– Не кажется ли вам Иннокентий Сергеевич, что нас с детства обманывали?
– А что есть истина товарищ майор? Может ложь, в этом мире и есть правда для многих… Скажи я сейчас отцу и матери, что их сын никогда не найдется -смиритесь, что будет с ними? Лучше соврать, но для них это будет правдой, и правдивее правды этой для них не будет, они будут ей жить, ну а там… авось вернется, я тоже в юности месяцами пропадал и ничего, сейчас по большому счету кроме самого себя никому не нужен, – он глубоко вздохнул. – Лет двенадцать назад, жил в одной деревне, и поймал себя на мысли, что вот пропади я сейчас, и никто этого не заметит, получается я тогда уже пропал без вести, даже для самого себя, что-то надломилось во мне тогда, тоска взяла – бери и вешайся, зима стояла лютая, я во двор вышел, разделся, лег на снег, глаза закрыл, думал замерзну к весне кто-нибудь найдет, до того все опостылело. Лежу, чувствую кто-то по мне бегает, думаю -вороны прилетели уже, поднимаю голову, а это котенок, черный весь, смотрит на меня голубыми глазками, и откуда он взялся тогда? Я ему – «цыц», – а он лег мне на грудь, свернулся калачиком, дрожит весь, не уходит. Думаю, замерзну я- никто не всплакнет, а вот его жалко стало, поднялся кое как, зашел в избу, наделся, печь растопил, молока ему налил, только благодаря ему жив остался, даже воспаление не подхватил. Только он убежал как весна пришла, а я опять один остался…
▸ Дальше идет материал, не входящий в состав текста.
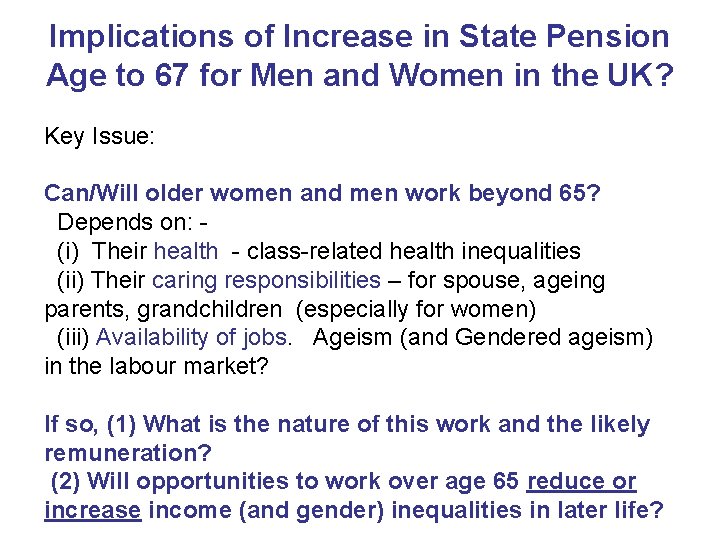 Implications of Increase in State Pension Age to 67 for Men and Women in the UK?

Key Issue:

Can/Will older women and men work beyond 65?
Depends on: -
(i) Their health - class-related health inequalities
(ii) Their caring responsibilities – for spouse, ageing parents, grandchildren (especially for women)
(iii) Availability of jobs. Ageism (and Gendered ageism) in the labour market?

If so, (1) What is the nature of this work and the likely remuneration?
(2) Will opportunities to work over age 65 reduce or increase income (and gender) inequalities in later life?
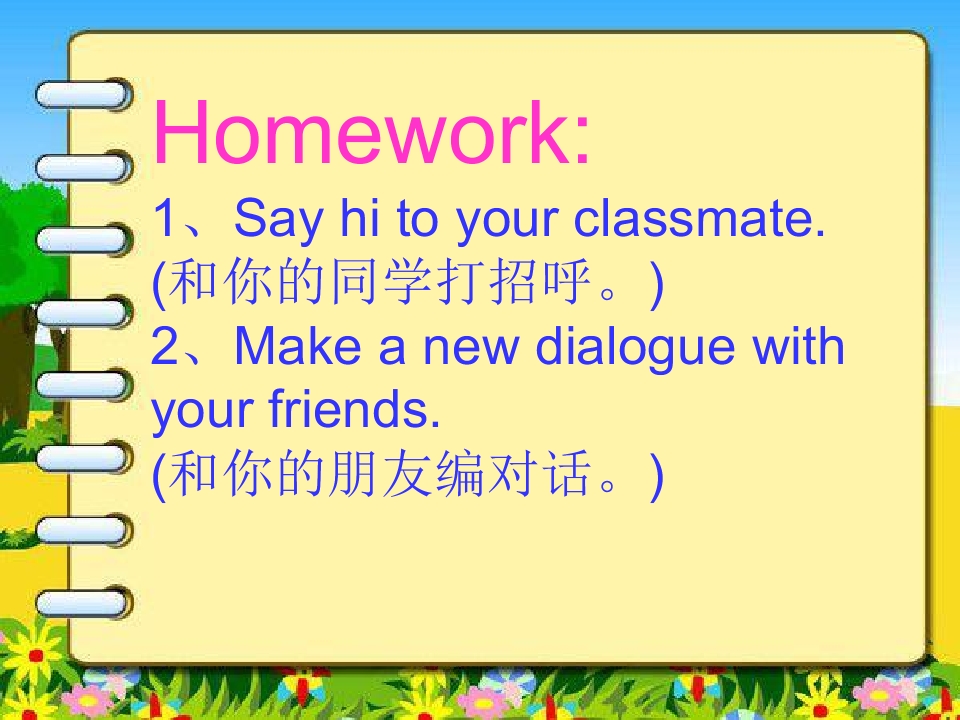 Homework:
1、Say hi to your classmate.
(和你的同学打招呼。)
2、Make a new dialogue with your friends.
(和你的朋友编对话。)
Все я видел на этом свете, и женщины и деньги, все было у меня, но все это пшик, чего-то реального захотелось, людей поглубже узнать, смысл узнать, только как сделать это с моей-то биографией? Случай тогда вспомнил один, уходили мы от вашего брата по сибирским лесам, было нас пятеро, всех я знал, кроме одного -интеллигент-очкарик, что он с нами делал? Как там оказался? Бог его знает! По моему они его как консерву с собой брали, я то к ним позже присоединился. В общем, прижали нас тогда, загнали, жрать нечего, мороз, а этот очкарик все молится; когда один на один с ним остался, я его спрашиваю. -«Кому молишься? Ты вообще знаешь зачем ты здесь? Сожрут тебя». Он говорит – «ты тоже жрать будешь?» – «Нет, я не буду», а он. – «Будешь, куда ты денешься, люди испокон веков друг друга ели, жить захочешь –будешь. Ну а молюсь я ради того чтоб выжить, бога наверное нет, но когда молишься легче становится, не я это придумал, человек так устроен, это работает». – «А как же сработает, если ты не веришь?» – спрашиваю я. – «Сам пока не знаю, но как-то работает, выжить в тяжелых условиях точно помогает»,– отвечает он. Затем говорит. -« Цель у меня есть – дочь свою должен увидеть, никого нет у меня кроме нее, и ради нее я должен выжить, так тоже легче, человек так устроен, ему цель нужна – ради чего мучиться, многие ее сами придумывают, чтобы легче жить было, вот у тебя какая цель, зачем ты здесь?» – Я молчу, не знаю что сказать, а он. – «Вот поэтому я выживу, а вы нет». – Глубоко задумался я тогда.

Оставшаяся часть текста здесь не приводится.